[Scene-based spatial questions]

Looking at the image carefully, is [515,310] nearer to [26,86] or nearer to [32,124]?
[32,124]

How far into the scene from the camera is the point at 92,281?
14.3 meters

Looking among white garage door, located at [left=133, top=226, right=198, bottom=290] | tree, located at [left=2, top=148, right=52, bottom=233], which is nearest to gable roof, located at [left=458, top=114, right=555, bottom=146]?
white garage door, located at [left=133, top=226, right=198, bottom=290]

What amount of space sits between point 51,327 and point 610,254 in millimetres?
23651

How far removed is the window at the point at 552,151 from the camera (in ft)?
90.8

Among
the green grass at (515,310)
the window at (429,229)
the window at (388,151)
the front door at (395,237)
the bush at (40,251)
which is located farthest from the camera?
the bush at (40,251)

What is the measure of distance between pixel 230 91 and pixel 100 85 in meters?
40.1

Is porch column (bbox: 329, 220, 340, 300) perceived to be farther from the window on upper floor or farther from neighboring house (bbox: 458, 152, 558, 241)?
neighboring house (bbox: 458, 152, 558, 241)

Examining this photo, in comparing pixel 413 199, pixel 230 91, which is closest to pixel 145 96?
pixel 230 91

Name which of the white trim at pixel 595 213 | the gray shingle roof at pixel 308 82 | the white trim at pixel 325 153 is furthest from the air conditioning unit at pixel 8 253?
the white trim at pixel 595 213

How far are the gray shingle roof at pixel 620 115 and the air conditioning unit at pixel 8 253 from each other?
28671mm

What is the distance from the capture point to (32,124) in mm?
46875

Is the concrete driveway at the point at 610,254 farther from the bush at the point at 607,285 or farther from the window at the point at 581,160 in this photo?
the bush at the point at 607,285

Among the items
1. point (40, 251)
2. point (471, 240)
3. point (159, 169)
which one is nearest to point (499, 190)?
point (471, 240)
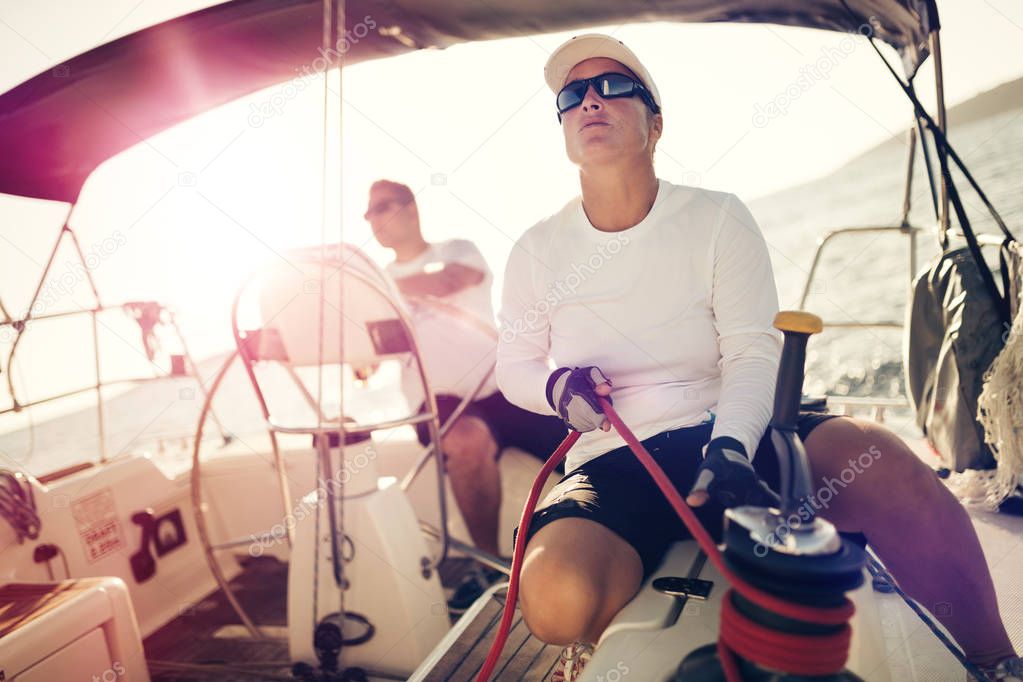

(Exercise description)
Please copy every row above word for word, leaving out the pictures.

(Expected output)
Looking at the image carefully, is [515,310] nearer to [26,86] or nearer to [32,124]?
[32,124]

How far into the scene from the camera is the point at 92,281?
14.3 meters

Looking among white garage door, located at [left=133, top=226, right=198, bottom=290] | tree, located at [left=2, top=148, right=52, bottom=233], which is nearest to gable roof, located at [left=458, top=114, right=555, bottom=146]?
white garage door, located at [left=133, top=226, right=198, bottom=290]

What amount of space sits between point 51,327 and point 610,254 in millimetres?
23651

How far removed is the window at the point at 552,151 from the camera (in ft)?
90.8

Among
the green grass at (515,310)
the window at (429,229)
the window at (388,151)
the front door at (395,237)
the bush at (40,251)
which is located farthest from the camera?
the bush at (40,251)

What is the measure of distance between pixel 230 91 and pixel 100 85 in meters?
40.1

Is porch column (bbox: 329, 220, 340, 300) perceived to be farther from the window on upper floor or farther from neighboring house (bbox: 458, 152, 558, 241)?
neighboring house (bbox: 458, 152, 558, 241)

Examining this photo, in comparing pixel 413 199, pixel 230 91, which is closest to pixel 145 96?
pixel 230 91

Name which of the white trim at pixel 595 213 | the gray shingle roof at pixel 308 82 | the white trim at pixel 325 153 is furthest from the air conditioning unit at pixel 8 253?
the white trim at pixel 595 213

How far are the gray shingle roof at pixel 620 115 and the air conditioning unit at pixel 8 253 from each other?
28671mm

What is the distance from the capture point to (32,124) in mm?
46875

Is the concrete driveway at the point at 610,254 farther from the bush at the point at 607,285 or farther from the window at the point at 581,160 in this photo?
the bush at the point at 607,285

Among the items
1. point (40, 251)
2. point (471, 240)
3. point (159, 169)
which one is nearest to point (499, 190)?
point (471, 240)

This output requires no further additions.